5) If someone else has already nominated a photo, please do not nominate it again. It makes it very confusing when it's time to make the voting thread. If a photo is nominated twice, your post may be edited or deleted.

6) The same person can only receive the POTM prize for winning once in a 12-month period. This person can still win POTM, but they will only receive the prize once.

7) Once you've nominated a photo, please do leave a link to this nomination thread and a mention that the photo has been nominated in the original thread that the photo came from. Those whose photos are nominated may like to know that they are in the competition.

8) A member is only allowed to have three (3) of their photos nominated in each month's contest. If more photos are nominated the member will be allowed to decide which photos they would like in the voting.

How to nominate:

1. Right click image
2. Select "Copy Image URL".
3. In new reply window select image icon from menu bar
4. Paste image URL into dialog box
5. Add Photographer's Name and Photo Title.
6. Add link to the thread where it was posted.

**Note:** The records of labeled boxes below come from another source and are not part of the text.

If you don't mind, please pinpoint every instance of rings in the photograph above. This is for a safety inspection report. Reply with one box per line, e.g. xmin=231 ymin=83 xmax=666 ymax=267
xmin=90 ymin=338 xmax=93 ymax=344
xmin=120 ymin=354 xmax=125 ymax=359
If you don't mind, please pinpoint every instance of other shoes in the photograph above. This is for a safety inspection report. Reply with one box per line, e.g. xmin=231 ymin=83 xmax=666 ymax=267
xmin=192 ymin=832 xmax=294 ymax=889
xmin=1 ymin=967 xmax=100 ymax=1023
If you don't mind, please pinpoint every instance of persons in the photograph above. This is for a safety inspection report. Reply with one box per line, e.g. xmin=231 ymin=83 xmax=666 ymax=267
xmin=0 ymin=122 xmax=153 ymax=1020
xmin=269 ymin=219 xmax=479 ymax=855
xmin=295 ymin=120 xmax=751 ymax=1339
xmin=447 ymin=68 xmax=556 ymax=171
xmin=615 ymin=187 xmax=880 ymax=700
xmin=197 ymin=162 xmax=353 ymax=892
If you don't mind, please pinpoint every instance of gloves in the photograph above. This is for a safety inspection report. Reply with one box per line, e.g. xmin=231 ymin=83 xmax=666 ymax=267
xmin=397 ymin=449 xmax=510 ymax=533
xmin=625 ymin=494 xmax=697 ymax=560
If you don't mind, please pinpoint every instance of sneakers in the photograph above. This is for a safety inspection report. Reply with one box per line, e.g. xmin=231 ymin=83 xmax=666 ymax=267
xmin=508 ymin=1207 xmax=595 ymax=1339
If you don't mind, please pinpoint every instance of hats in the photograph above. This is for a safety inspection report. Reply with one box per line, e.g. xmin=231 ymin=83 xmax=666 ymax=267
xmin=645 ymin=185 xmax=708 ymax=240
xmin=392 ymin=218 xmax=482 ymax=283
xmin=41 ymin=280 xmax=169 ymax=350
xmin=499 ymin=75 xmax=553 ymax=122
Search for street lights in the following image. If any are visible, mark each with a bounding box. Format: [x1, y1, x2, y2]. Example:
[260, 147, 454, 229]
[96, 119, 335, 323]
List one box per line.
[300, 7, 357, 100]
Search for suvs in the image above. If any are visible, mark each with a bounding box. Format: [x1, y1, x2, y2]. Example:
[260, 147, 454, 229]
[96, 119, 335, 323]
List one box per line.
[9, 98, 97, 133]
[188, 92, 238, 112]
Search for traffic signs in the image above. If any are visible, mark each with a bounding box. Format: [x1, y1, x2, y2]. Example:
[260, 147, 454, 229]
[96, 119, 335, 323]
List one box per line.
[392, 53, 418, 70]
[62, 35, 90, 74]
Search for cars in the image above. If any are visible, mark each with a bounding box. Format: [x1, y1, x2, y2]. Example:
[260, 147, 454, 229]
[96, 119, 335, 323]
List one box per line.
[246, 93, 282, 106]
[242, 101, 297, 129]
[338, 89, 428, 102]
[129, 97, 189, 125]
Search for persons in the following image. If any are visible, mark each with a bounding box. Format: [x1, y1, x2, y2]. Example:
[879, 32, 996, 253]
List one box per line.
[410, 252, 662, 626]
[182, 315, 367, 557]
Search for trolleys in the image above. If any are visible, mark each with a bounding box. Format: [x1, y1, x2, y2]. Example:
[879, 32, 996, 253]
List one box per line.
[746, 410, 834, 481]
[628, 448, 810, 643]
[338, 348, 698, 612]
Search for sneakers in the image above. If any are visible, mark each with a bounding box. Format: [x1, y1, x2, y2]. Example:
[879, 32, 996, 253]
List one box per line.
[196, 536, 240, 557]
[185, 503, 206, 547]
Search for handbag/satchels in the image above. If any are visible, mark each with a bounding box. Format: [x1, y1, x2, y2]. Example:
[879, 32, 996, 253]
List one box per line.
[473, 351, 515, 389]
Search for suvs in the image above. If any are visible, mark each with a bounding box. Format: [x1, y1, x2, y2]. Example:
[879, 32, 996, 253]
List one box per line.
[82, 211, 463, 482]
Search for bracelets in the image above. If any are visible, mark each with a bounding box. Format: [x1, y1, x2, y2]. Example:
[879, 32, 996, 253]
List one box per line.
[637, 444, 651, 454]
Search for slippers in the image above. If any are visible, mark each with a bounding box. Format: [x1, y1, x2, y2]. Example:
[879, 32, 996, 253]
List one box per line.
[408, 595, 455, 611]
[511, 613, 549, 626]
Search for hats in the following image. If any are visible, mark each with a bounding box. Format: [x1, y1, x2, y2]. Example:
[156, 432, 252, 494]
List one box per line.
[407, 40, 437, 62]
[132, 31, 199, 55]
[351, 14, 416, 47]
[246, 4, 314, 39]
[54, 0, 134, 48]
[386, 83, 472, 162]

So don't hold back, nominate your 3 choices for the month

Also, whilst we are all for chatter in this thread; if you want to leave compliments please follow the link to the original thread and share your compliments there (where the original photographer of the photo can see them).


----------



## Tony744 (Mar 3, 2019)

Sunset towards Fisherman's Bastion &Matthias Church by D7K

Sunset towards Fisherman's Bastion & Matthias Church


----------



## jcdeboever (Mar 19, 2019)

Musicians at the Marollen market, Brussels, Belgium by @gk fotografie
Weekly challenge 3/16 - 3/22  A delicate balance...


----------



## K9Kirk (Mar 25, 2019)

zulu42

Hawks Nesting


----------



## K9Kirk (Mar 25, 2019)

What do you do when they won't look at you..lol
Photo Lady


----------



## RowdyRay (Mar 28, 2019)

Bringing it Home to Momma by @bulldurham

Bringing it Home to Momma


----------



## SquarePeg (Mar 29, 2019)

*Milky Walkway * by @yahgiggle  in this thread: Milky Walkway


----------



## JonFZ300 (Mar 29, 2019)

golden portrait practice by yahgiggle

golden portrait practice


----------



## Designer (Mar 29, 2019)

Moody Down Under by yahgiggle here: Moody Down Under


----------



## SquarePeg (Mar 30, 2019)

Wow @yahgiggle is having a great run.  Splitting the vote though!


----------



## K9Kirk (Apr 2, 2019)

Where's the end of month poll?


----------



## SquarePeg (Apr 2, 2019)

Give it a few days.  Snowbear will get to it - he always does.


----------



## snowbear (Apr 2, 2019)

I allow a couple extra days for the stragglers to nominate their favorites.


----------



## K9Kirk (Apr 3, 2019)

Newb mistake, looking for it in the wrong place. My bad!


----------



## Fujidave (Apr 3, 2019)

Some stunning images to be voted on imo.


----------



## Photo Lady (Apr 5, 2019)

Photo Lady said:


> K9Kirk said:
> 
> 
> > thank you very much Kirk.. i only saw this just now.. but totally appreciate your nomination..
> ...


----------



## K9Kirk (Apr 5, 2019)

Photo Lady said:


> Photo Lady said:
> 
> 
> > K9Kirk said:
> ...


You're welcome!


----------



## docdrive (Apr 19, 2019)

beautiful


----------